Future plans entail religious presentations about Islamic culture and prayer. Ahmed said he feels sharing his understanding of Islam is important, because the image of Muslims portrayed in the media is often foreign to him.

“There are over one billion Muslims around the world and it is understandable, although regrettable, that the kind of Muslims people see in the media are the small minority of those who are fanatical and commit acts of terrorism,” he said. “Islam is a religion of peace. It is just as hard for Muslims to make sense of such extremism and

violence as it is for non-Muslims.”

Grad student Hisham Soliman, an M.A. in Peace Studies, said he thinks this greater understanding can also be achieved by implementing some changes in the Islamic academic programs at Notre Dame.

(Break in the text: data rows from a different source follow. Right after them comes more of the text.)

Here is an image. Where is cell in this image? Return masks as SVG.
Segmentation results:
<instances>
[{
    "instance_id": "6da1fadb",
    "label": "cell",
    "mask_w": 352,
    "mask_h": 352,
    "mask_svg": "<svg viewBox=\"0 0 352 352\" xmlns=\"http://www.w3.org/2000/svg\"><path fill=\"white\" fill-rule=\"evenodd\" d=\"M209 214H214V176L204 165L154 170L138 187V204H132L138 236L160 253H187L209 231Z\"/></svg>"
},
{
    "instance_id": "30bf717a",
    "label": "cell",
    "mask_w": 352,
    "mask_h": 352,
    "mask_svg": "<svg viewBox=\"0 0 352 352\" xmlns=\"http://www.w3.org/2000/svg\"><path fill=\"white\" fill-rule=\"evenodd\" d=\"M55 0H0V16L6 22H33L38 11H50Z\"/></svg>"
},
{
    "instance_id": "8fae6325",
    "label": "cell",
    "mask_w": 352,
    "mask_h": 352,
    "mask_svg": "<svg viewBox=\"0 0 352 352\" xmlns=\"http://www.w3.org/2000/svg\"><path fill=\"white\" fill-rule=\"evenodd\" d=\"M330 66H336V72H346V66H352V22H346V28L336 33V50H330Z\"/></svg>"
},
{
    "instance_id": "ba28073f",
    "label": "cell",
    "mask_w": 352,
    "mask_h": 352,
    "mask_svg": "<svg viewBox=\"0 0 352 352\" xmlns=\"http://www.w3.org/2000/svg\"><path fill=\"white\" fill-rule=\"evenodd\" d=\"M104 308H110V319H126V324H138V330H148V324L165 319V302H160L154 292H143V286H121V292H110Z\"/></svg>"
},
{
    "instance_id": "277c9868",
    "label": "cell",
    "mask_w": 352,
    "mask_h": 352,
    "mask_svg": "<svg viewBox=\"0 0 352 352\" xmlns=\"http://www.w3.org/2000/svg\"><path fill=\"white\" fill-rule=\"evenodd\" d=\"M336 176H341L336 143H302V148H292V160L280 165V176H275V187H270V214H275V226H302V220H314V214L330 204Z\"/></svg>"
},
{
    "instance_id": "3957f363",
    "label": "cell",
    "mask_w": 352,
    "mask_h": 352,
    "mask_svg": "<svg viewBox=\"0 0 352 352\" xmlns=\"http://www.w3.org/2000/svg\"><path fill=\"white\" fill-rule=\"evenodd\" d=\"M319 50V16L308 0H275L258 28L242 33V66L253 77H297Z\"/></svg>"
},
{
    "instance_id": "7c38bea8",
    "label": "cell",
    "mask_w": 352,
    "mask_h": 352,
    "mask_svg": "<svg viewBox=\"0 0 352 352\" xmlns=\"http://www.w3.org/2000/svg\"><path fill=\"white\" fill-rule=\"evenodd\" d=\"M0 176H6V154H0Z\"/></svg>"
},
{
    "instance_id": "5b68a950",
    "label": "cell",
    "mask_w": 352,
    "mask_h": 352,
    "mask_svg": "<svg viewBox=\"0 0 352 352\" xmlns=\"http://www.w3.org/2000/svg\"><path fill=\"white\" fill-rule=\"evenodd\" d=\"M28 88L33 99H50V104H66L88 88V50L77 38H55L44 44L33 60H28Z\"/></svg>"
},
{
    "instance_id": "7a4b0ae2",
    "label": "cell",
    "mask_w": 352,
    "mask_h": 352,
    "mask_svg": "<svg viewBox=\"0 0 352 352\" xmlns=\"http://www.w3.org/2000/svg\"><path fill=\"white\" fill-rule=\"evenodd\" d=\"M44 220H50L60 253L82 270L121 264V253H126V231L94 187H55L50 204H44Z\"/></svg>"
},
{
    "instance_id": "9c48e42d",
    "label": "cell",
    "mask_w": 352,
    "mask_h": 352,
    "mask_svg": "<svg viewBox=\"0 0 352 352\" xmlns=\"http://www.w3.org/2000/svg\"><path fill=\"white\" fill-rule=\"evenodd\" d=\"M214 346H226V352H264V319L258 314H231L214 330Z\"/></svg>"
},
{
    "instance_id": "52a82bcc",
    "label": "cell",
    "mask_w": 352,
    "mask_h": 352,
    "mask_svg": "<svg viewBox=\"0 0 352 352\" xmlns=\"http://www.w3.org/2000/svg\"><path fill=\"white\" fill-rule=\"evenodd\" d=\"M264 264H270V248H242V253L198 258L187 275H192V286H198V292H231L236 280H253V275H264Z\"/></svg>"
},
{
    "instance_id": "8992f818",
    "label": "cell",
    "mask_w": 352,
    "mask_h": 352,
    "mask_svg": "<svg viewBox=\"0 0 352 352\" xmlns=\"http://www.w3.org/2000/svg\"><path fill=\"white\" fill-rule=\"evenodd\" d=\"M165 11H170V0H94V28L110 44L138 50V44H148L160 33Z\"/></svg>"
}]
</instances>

“I hope there will someday be a department in Islamic Studies and the peaceful aspects of the religion will be shown,” Soliman said. “Right now, only Islamic ethics are studied, but a revision will express the entire religion itself, and not just a single spectrum of it.”

Hesburgh agreed that there is a need to bring more Islamic scholars to Notre Dame to bring about such changes. For now, he said he is pleased that Muslim students are proud to be members of the Notre Dame community.

“Muslims in America paint the true picture of Islam,” Hesburgh said, “and I think that at a Catholic university, we’re all praying to the same God, and we have a lot to learn from each other.”